Dense Fog Advisories were hoisted over western Kansas in response to the development of dense fog in the early morning on 10 November 2015.  The hourly evolution of GOES-R IFR Probabilities (top left, bottom left), GOES-13 Brightness Temperature Difference fields (10.7 µm – 3.9 µm, upper right) and GOES-R Cloud Thickness fields (Bottom right) are shown above.
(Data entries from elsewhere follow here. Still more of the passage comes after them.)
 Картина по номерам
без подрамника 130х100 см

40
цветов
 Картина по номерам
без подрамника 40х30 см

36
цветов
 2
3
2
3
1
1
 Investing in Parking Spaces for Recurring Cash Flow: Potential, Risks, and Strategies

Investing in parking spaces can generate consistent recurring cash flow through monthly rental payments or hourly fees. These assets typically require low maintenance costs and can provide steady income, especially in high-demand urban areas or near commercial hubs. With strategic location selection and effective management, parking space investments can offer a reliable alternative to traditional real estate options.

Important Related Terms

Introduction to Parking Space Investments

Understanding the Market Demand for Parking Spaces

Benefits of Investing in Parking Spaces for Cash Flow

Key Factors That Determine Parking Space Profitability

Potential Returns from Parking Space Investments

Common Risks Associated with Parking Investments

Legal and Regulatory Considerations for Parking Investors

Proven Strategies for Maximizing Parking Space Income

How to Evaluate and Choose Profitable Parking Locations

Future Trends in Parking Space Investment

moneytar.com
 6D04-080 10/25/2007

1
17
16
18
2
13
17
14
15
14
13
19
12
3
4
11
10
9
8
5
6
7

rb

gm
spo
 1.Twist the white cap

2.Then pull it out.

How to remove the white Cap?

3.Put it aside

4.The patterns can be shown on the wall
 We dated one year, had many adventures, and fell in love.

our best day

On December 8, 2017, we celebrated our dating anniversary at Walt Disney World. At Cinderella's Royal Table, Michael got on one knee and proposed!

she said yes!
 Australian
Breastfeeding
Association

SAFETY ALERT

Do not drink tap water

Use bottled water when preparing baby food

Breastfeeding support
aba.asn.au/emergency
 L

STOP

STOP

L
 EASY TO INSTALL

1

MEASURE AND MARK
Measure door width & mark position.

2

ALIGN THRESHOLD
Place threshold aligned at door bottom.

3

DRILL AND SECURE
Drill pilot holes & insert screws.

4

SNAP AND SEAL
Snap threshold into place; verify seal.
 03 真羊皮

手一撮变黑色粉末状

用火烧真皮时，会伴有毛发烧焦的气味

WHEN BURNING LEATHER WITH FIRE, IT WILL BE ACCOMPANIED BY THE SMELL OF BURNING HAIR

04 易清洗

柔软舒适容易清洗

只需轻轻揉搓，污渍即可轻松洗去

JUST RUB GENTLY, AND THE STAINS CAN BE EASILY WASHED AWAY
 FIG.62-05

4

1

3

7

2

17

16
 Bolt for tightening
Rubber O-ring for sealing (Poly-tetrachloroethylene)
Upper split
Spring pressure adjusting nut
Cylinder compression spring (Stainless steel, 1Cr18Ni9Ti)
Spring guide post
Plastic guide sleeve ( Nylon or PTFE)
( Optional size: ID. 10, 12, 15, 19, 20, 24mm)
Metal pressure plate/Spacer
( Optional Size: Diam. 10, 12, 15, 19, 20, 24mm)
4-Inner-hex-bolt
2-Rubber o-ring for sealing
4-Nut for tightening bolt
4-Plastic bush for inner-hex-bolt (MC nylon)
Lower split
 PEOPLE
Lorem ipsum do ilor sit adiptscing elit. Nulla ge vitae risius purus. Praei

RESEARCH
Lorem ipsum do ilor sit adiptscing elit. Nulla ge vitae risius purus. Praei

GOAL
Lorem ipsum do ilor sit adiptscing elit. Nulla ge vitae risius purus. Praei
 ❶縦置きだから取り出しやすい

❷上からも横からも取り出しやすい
Both IFR Probability fields show highest probabilities over western Kansas where observations report IFR conditions. Portions of northern, central and eastern Kansas have strong returns in the GOES-13 Brightness Temperature Difference field, but IFR Probabilities are small and IFR conditions are not reported. In these regions, Rapid Refresh Model model output does not show low-level saturation and the IFR Probability algorithm correctly recognizes that IFR conditions are not likely despite the presence of stratus. It is the fusing of data in this way that gives the GOES-R IFR Probability field superior statistics (compared to the Brightness Temperature Difference field) in fog/low cloud detection.

Maximum cloud depth observed is more then 1200 feet. This suggests a long time before fog dissipation unless winds increase over Kansas.

GOES-R IFR Probabilities based on GOES-West show somewhat higher values than those based on GOES-East data; this difference arises because of the very oblique view of Kansas from GOES-15.